Kinsley Construction Company of York, Pa., was recently selected as the builder of Harford Community College's new Nursing and Allied Health Building.
Kinsley was selected for the $13.9 million contract after members of the HCC Board of Trustees reviewed eight bids during their April 26 work session, college officials announced Friday.
The board members agreed during their April 9 meeting to reject the initial eight bids offered for the construction portion since the bids were all higher than what had been budgeted for construction – the board set aside $17.4 million for all aspects of the project in the college's capital budgets for the 2013 and 2014 fiscal years.

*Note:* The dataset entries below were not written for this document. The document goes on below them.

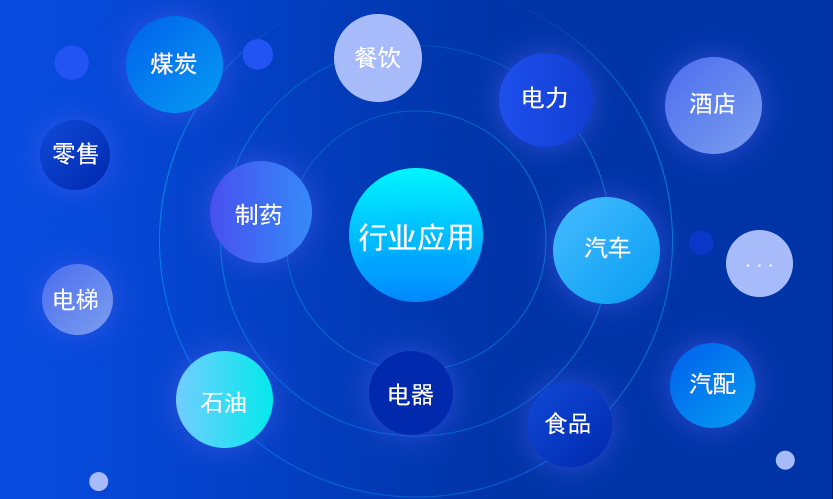 煤炭

餐饮

电力

酒店

零售

制药

行业应用

汽车

...

电梯

石油

电器

食品

汽配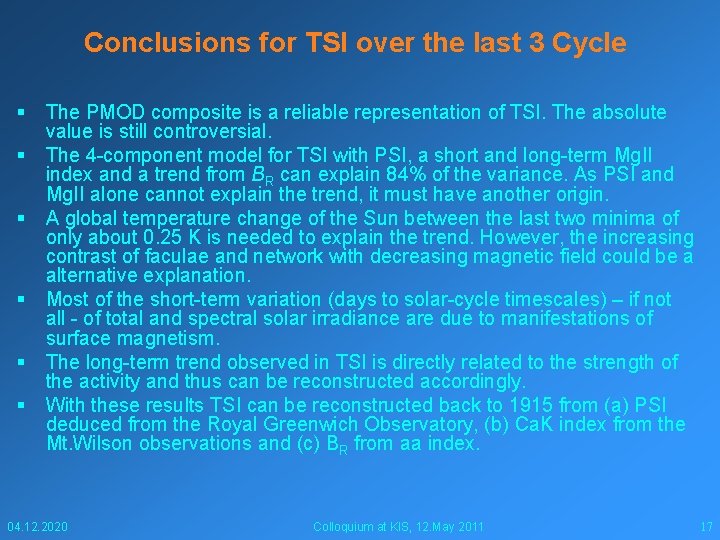 Conclusions for TSI over the last 3 Cycle

▪ The PMOD composite is a reliable representation of TSI. The absolute value is still controversial.

▪ The 4-component model for TSI with PSI, a short and long-term MgII index and a trend from $B_R$ can explain 84% of the variance. As PSI and MgII alone cannot explain the trend, it must have another origin.

▪ A global temperature change of the Sun between the last two minima of only about 0.25 K is needed to explain the trend. However, the increasing contrast of faculae and network with decreasing magnetic field could be a alternative explanation.

▪ Most of the short-term variation (days to solar-cycle timescales) – if not all - of total and spectral solar irradiance are due to manifestations of surface magnetism.

▪ The long-term trend observed in TSI is directly related to the strength of the activity and thus can be reconstructed accordingly.

▪ With these results TSI can be reconstructed back to 1915 from (a) PSI deduced from the Royal Greenwich Observatory, (b) CaK index from the Mt.Wilson observations and (c) $B_R$ from aa index.

04.12.2020

Colloquium at KIS, 12.May 2011

17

"I think it's going to be a tremendous addition to the college as a whole, and especially for those Nursing and Allied Health programs," HCC President Dennis Golladay said Monday.
The building, formally known as Darlington Hall, will comprise 51,628 square feet among three stories on land east of Thomas Run Road. It will provide enough space to house all of the college's continuing education and for-credit Nursing and Allied Health programs under one roof.
Construction is scheduled to begin in mid-June and be complete by September 2014. Kinsley has been the contractor for several major projects in Pennsylvania and Harford County – including the construction of Upper Chesapeake Medical Center in Bel Air.
"I'm very excited about the potential this new building brings to the community," said Kathy Archer, a registered nurse and director for Allied Health programs in the college's Division of Continuing Education and Training. "For the first time ever in the history of Harford Community College we are housing together, under one roof, both the credit and the continuing education divisions."
Golladay said having continuing education and credit programs under one roof "is important, not only for the potential growth of those [Nursing and Allied Health] programs and the addition of new programs," but would allow for "cross fertilization" of the disciplines.
Archer said all of the college's existing Nursing and Allied Health programs which include, but are not limited to paramedic courses, medical office courses, nursing assistant, nursing refreshers (which allow nurses who have been out of the profession for at least five years to reactivate their state licenses ), EKG technician, phlebotomy technician, pharmacy technician, veterinary assistant and more will be in the same building.
Existing programs will be enhanced, as well. As an example, the medical office program, which covers billing, coding and medical administrative assistant training, will be enhanced with a "new and improved" element related to the implementation of electronic medical records in health care facilities, which is required by the Patient Protection and Affordable Care Act of 2010, also known as ObamaCare.
Archer said grant funds, obtained through CareFirst BlueCross BlueShield for the HCC Emerging Technologies Project: Electronic Health Records, will support the infusion of technology in the classroom, such as using tablets and hybrid laptop computers.
Laura Cianelli-Preston, dean of Nursing and Allied Health Professions, said the building will be filled with technology which takes existing technology used in nursing programs to the next level.
"What we're going to have in our new building will really be the latest and greatest in terms of technology," she said.
Cianelli-Preston said the shared computer labs will be open to students for online learning and electronic testing, which will allow the Nursing and Allied Health program to do away with paper and pencil tests.
"It will be more similar to the way students take their licensure exam so they'll have more practice taking computer generated and computerized exams," she said.
Students can also practice their skills on "computer-driven mannequins," which replicate human functions such as a pulse, blood pressure, heart and lung sounds and more.
Cianelli-Preston said the mannequins are used now, but the building will have the electronic infrastructure to better store and share the results of the use of mannequins and other research and testing.
Students in a classroom will also be able to watch in real time as the mannequins being worked on in another room.
Cianelli-Preston said the building's architects spent a great deal of time with students and faculty to learn what fits their wants and needs.